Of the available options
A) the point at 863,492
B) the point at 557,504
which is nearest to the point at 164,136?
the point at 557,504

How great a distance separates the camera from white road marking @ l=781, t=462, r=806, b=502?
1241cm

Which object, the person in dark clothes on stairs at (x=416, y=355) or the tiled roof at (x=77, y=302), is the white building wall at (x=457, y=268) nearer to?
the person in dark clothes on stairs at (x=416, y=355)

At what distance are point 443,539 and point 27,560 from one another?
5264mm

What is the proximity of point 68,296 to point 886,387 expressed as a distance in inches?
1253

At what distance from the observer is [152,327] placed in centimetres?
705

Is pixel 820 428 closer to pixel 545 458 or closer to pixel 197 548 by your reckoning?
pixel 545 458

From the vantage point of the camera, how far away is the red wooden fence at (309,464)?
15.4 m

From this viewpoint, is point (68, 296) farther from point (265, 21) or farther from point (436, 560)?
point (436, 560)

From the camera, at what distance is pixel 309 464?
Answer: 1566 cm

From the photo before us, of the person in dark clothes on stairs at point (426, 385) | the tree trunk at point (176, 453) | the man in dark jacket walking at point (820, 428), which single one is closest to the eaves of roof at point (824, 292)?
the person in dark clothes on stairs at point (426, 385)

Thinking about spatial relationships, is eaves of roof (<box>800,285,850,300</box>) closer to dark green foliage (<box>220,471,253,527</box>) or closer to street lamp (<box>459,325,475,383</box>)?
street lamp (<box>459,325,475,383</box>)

==

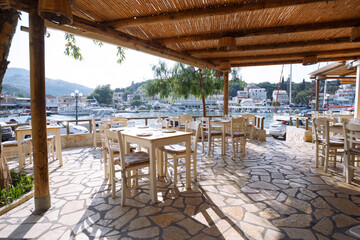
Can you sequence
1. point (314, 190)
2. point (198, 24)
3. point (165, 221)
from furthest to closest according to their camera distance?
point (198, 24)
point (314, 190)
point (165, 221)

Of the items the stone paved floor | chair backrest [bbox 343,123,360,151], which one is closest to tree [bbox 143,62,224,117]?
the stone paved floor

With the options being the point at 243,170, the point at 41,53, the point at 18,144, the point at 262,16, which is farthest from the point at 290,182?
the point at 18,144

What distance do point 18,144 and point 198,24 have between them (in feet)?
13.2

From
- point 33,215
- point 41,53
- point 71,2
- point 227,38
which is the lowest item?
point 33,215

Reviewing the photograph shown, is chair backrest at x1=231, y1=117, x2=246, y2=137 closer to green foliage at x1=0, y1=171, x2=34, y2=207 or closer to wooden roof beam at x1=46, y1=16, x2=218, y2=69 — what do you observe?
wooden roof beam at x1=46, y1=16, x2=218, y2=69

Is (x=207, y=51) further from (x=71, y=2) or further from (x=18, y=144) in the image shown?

# Problem requirements
Output as a JSON list of strings the lines running from the line with "What distance do" up to and including the line with "Is (x=207, y=51)", one string per line, with blank lines omitted.

# Problem solution
[
  "What distance do point 18,144 and point 198,24 have between them (in feet)?",
  "13.2",
  "From",
  "- point 33,215",
  "- point 41,53",
  "- point 71,2",
  "- point 227,38",
  "which is the lowest item?",
  "point 33,215",
  "Reviewing the photograph shown, is chair backrest at x1=231, y1=117, x2=246, y2=137 closer to green foliage at x1=0, y1=171, x2=34, y2=207 or closer to wooden roof beam at x1=46, y1=16, x2=218, y2=69 — what do you observe?",
  "wooden roof beam at x1=46, y1=16, x2=218, y2=69",
  "Is (x=207, y=51) further from (x=71, y=2) or further from (x=18, y=144) in the image shown?"
]